DATASET EXCERPTS START

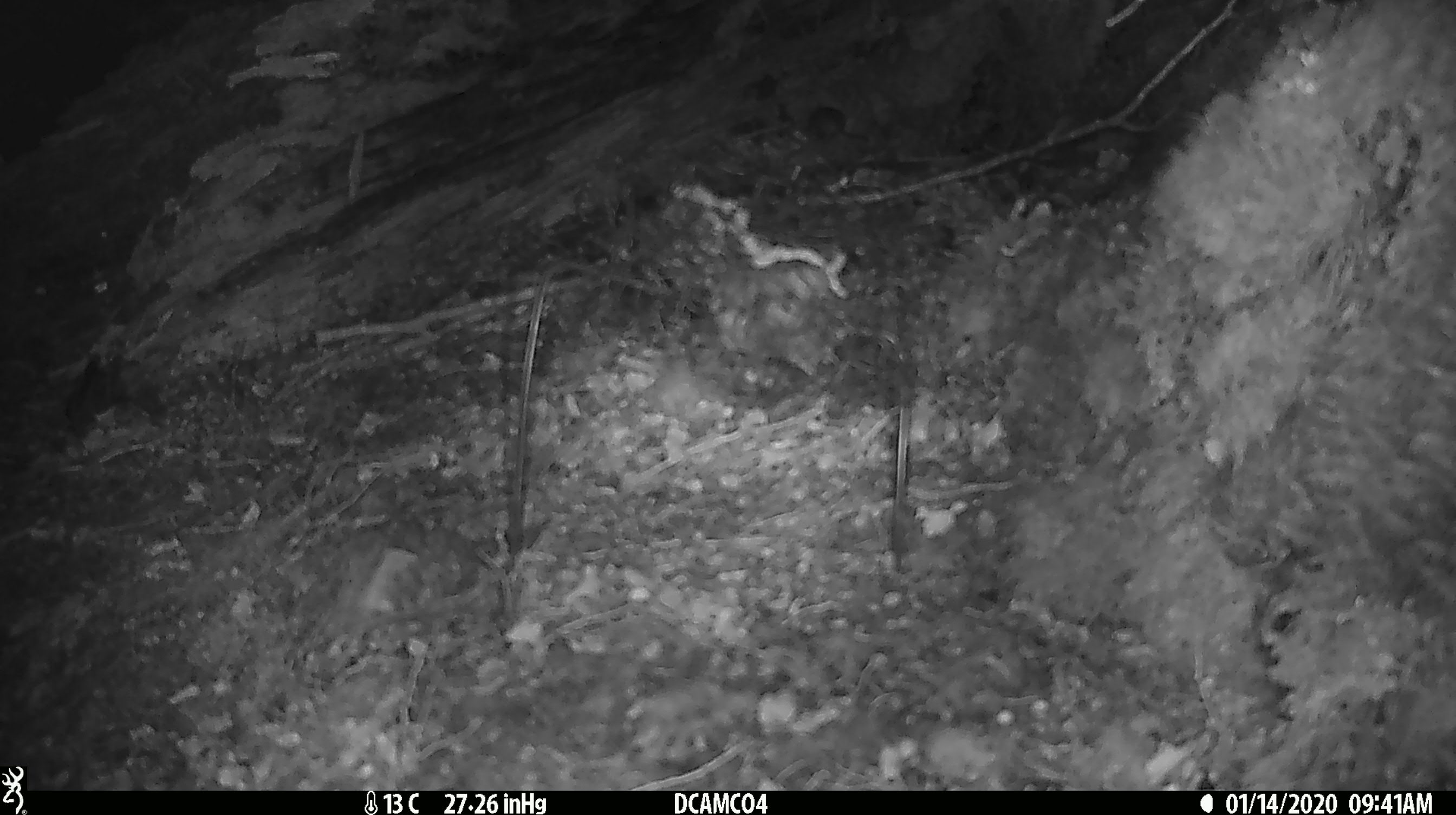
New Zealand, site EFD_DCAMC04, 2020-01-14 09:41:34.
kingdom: Animalia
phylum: Chordata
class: Mammalia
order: Rodentia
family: Muridae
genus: Mus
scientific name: Mus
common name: mouse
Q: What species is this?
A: Mouse (Mus).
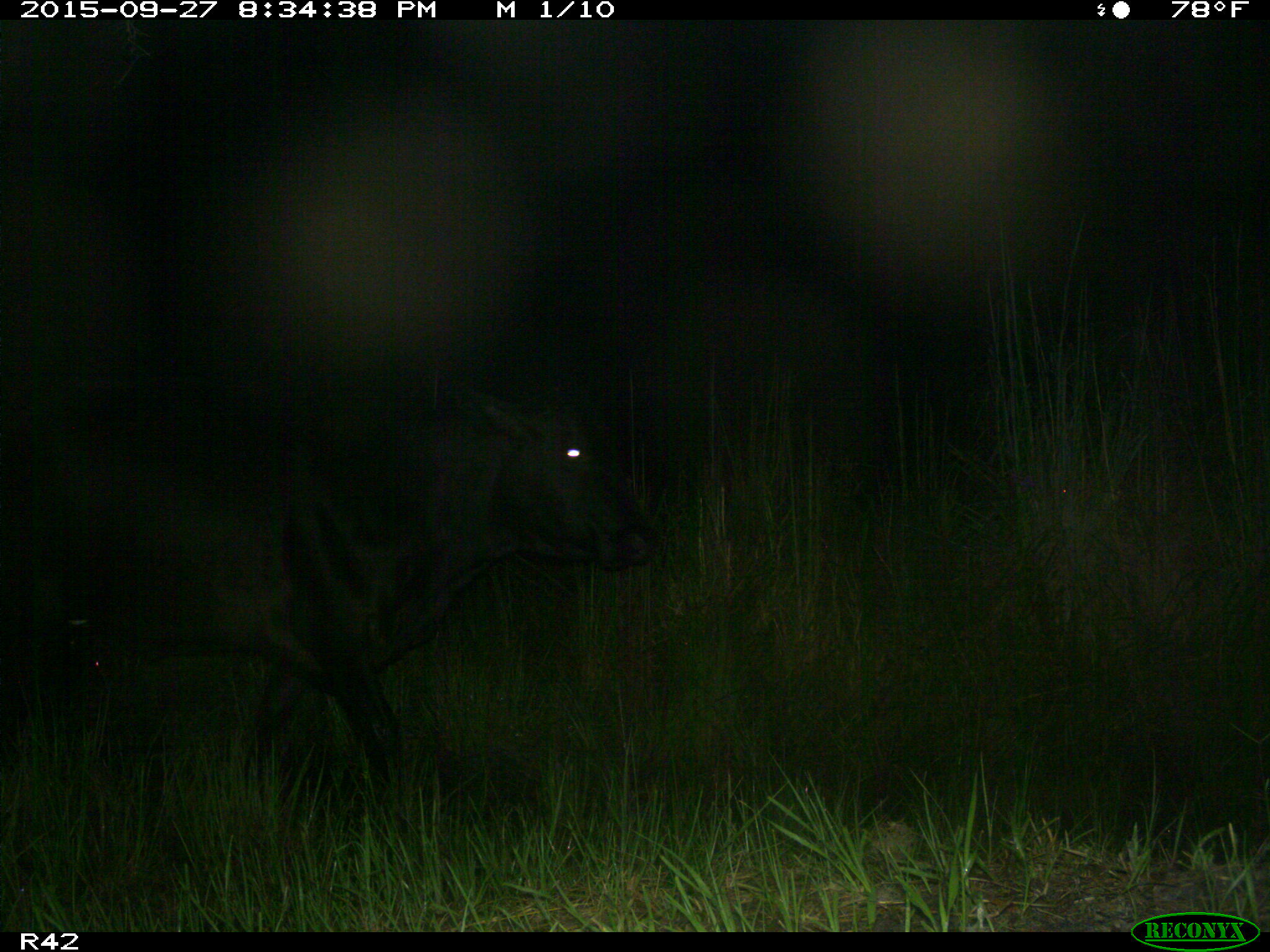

DATASET EXCERPTS END

Give the entries above again word for word, without the pictures.

New Zealand, site EFD_DCAMC04, 2020-01-14 09:41:34.
kingdom: Animalia
phylum: Chordata
class: Mammalia
order: Rodentia
family: Muridae
genus: Mus
scientific name: Mus
common name: mouse
Q: What species is this?
A: Mouse (Mus).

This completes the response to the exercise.